▶ **Tugas Anda**: Bisakah Anda melanjutkan kutipan tentang prinsip titipan Al-Wadi’ah, mulai tepat setelah kalimat terakhirnya?

▶ **Kutipan Dokumen**:
· · ·

A. PRINSIP TITIPAN ATAU SIMPANAN (DEPOSITORY/AL-WADI’AH)
1. Pengertian Al-Wadi’ah
Secara etimologi, Al-Wadi’ah dapat diartikan sebagai titipan murni dari satu pihak ke pihak lain, baik individu maupun badan hukum, yang harus dijaga dan dikembalikan kapan saja si penitip menghendaki.
Secara terminologi, ada dua definisi Al-Wadi’ah yang dikemukakan pakar Fiqh. Pertama, definisi yang dikemukakan oleh ulama Hanafiyah, yaitu : “mengikutsertakan orang lain dalam memelihara harta, baik dengan ungkapan yang jelas, melalui tindakan, maupun melalui isyarat”. Kedua, definisi yang dikemukakan ulama Malikiyah, Syafi’iyah, dan Hanabilah (jumhur ulama), yaitu :
“mewakilkan orang lain untuk memelihara harta tertentu dengan cara tertentu”

2. Landasan Syari’ah
a. Al-Qur’an
 •        …
“Sesungguhnya Allah menyuruh kamu untuk menyampaikan amanat (titipan), kepada yang berhak menerimanya…” (an-Nisaa’: 58)
…            …
“…jika sebagian kamu mempercayai sebagian yang lain, hendaklah yang dipercaya itu menunaikan amanatnya (utangnya) dan hendaklah ia bertakwa kepada Allah Tuhannya…” (al-Baqarah: 283)
b. Al-Hadits
Abu Hurairah meriwayatkan bahwa Rasullulah saw. Bersabda, “Sampaikanlah (tunaikanlah) amanat kepada yang berhak menerimanya dan jangan membalas khianat kepada orang yang telah mengkhianatimu.” (HR Abu Dawud dan menurut Tirmidzi hadits ini hasan, sedang Imam Hakim mengkategorikannya sahih)
Ibnu Umar berkata bahwasanya Rasullulah telah bersabda, “Tiada kesempurnaan iman bagi setiap orang yang tidak beramanah, tiada shalat bagi yang tidak bersuci.”

· · ·

▶ **Data**:

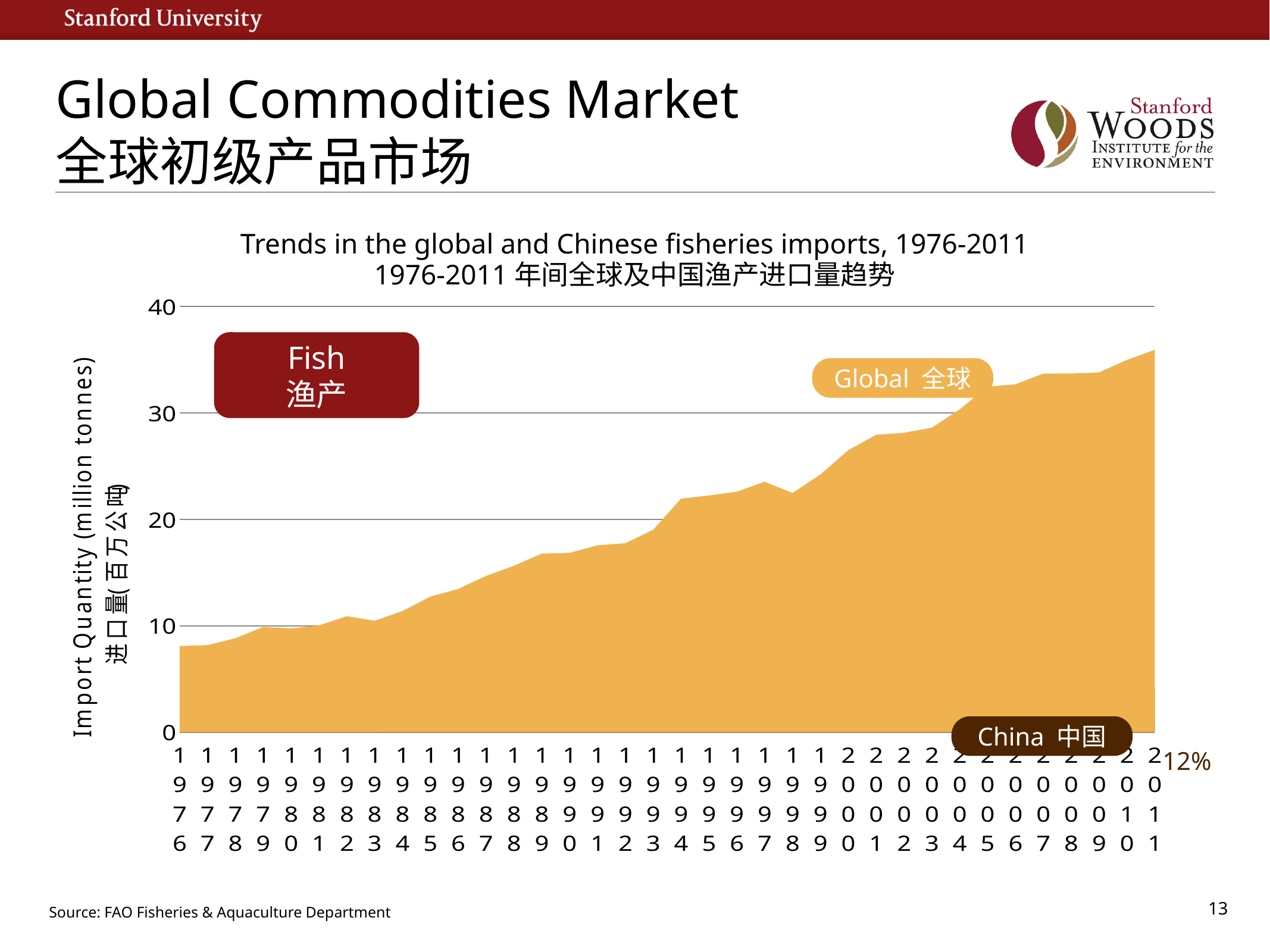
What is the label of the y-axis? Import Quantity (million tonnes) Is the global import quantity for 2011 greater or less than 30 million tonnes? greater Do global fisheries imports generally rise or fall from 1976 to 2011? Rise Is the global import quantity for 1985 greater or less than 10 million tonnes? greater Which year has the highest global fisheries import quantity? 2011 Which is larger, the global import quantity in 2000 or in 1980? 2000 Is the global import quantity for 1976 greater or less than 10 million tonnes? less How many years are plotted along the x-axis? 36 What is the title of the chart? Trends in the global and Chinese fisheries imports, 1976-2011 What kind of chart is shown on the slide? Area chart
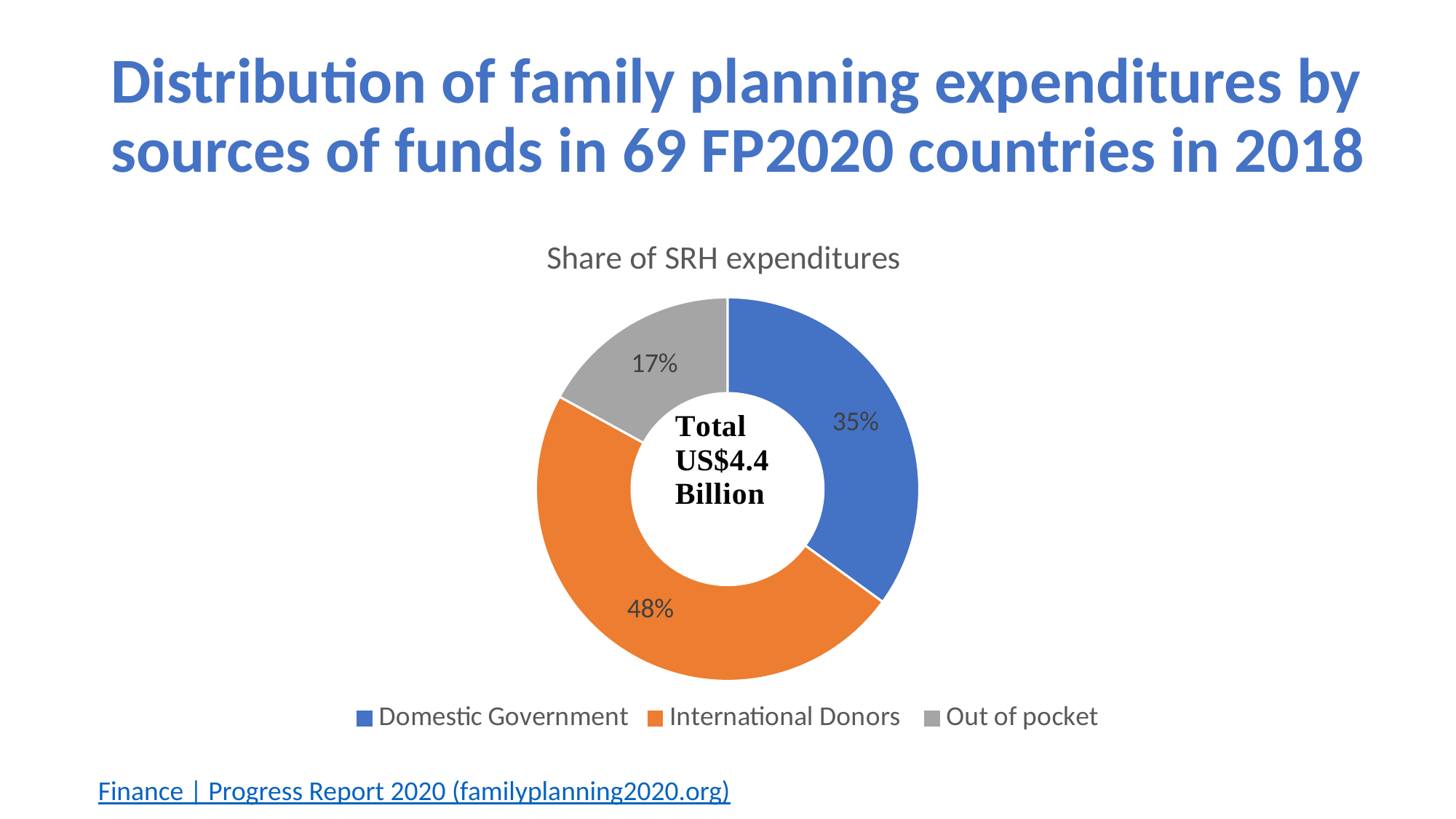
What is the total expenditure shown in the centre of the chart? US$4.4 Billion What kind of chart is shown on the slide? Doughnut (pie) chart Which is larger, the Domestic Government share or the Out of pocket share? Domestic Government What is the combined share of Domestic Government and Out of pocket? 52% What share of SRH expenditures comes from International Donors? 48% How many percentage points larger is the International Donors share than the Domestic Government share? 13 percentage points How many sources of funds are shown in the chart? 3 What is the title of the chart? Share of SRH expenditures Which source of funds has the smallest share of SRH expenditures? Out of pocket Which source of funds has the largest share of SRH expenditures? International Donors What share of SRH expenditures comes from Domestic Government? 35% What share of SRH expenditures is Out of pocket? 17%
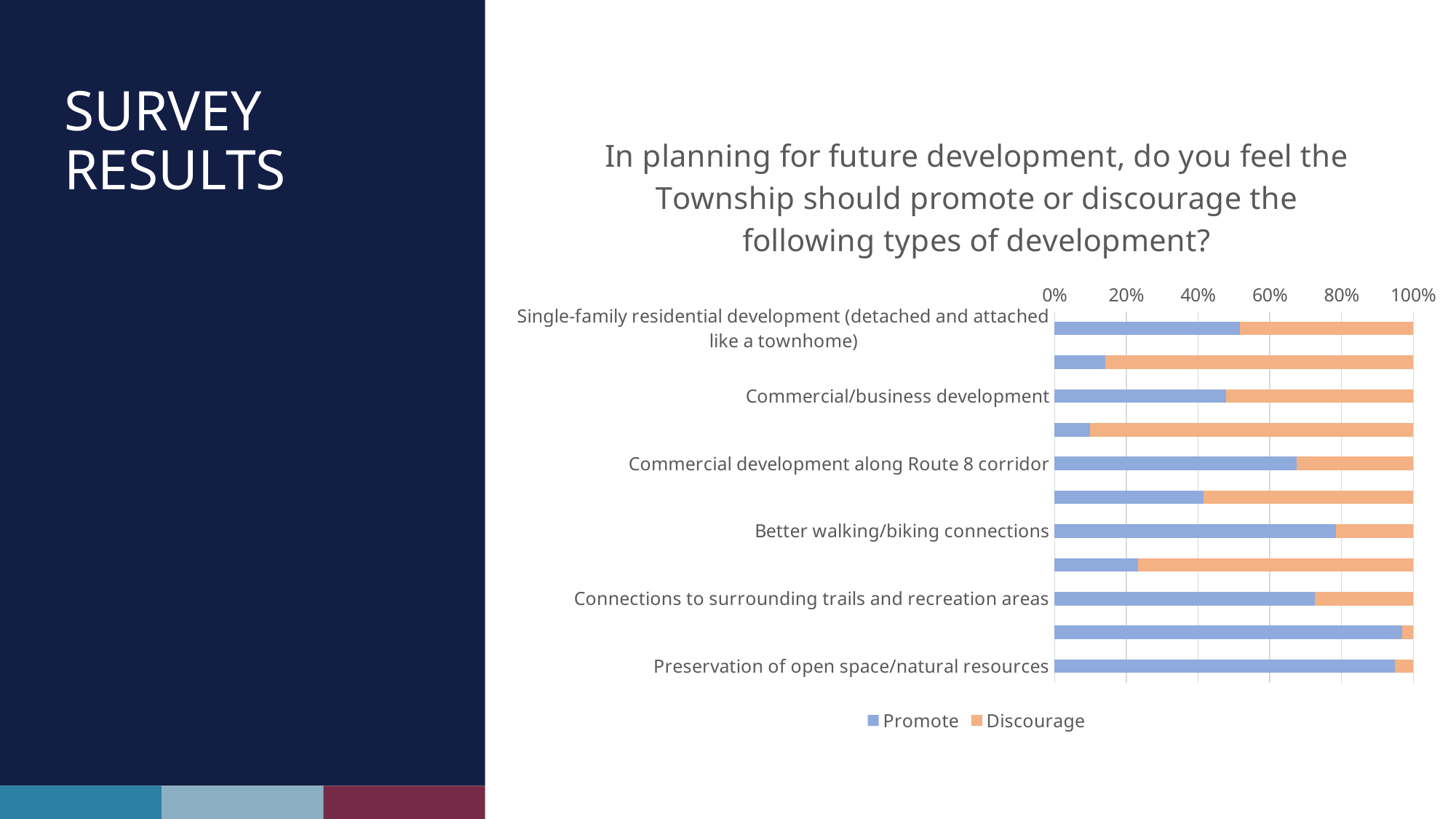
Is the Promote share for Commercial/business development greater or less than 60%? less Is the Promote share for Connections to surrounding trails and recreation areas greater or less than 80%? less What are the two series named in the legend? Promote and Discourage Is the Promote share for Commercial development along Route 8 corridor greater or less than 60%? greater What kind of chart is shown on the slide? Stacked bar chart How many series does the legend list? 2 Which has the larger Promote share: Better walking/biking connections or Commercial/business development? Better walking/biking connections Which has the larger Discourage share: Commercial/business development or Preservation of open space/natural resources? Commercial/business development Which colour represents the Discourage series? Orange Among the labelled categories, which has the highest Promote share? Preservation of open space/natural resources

· · ·

▶ **Jawaban Tugas**:
c. Ijma
Para tokoh ulama Islam sepanjang zaman telah melakukan ijma (konsensus) terhadap legitimasi al-wadi’ah karena kebutuhan manusia terhadap hal ini jelas terlihat, seperti dikutip oleh Dr. Azzuhaily dalam al-fiqh al-Islami wa Adillatuhu dari kitab al-Mughni wa Syarh Kabir li Ibni Qudhamah dan Mubsuth li Imam Sarakhsy.
Penjelasan
Pada dasarnya, penerima simpanan adalah yad al-amanah (tangan amanah), artinya ia tidak bertanggung jawab atas kehilangan atau kerusakan yang terjadi pada asset titipan selama hal ini bukan akibat dari kelalaian atau kecerobohan yang bersangkutan dalam memelihara barang titipan (karena factor-faktor diluar batas kemampuan). Hal ini telah dikemukakan oleh Rasulullah dalam hadits.
“Jaminan pertanggungjawaban tidak diminta dari peminjam yang tidak menyalahgunakan (pinjaman) dan penerima titipan yang tidak lalai terhadap titipan tersebut.”
Akan tetapi dalam aktivitas perekonomian modern, si penerima simpanan tidak mungkin akan meng-idle-kan aset tersebut, tetapi mempergunakannya dalam aktivitas perekonomian tertentu. Karenanya, ia harus meminta ijin dari si pemberi titipan untuk kemudian mempergunakan hartanya tersebut dengan catatan ia menjamin akan mengembalikan aset tersebut secara utuh. Dengan demikian ia bukan lagi yad al-amanah, tetapi yad adh-dhamanah (tangan penanggung) yang bertanggung jawab atas segala kehilangan atau kerusakan yang terjadi pada barang tersebut.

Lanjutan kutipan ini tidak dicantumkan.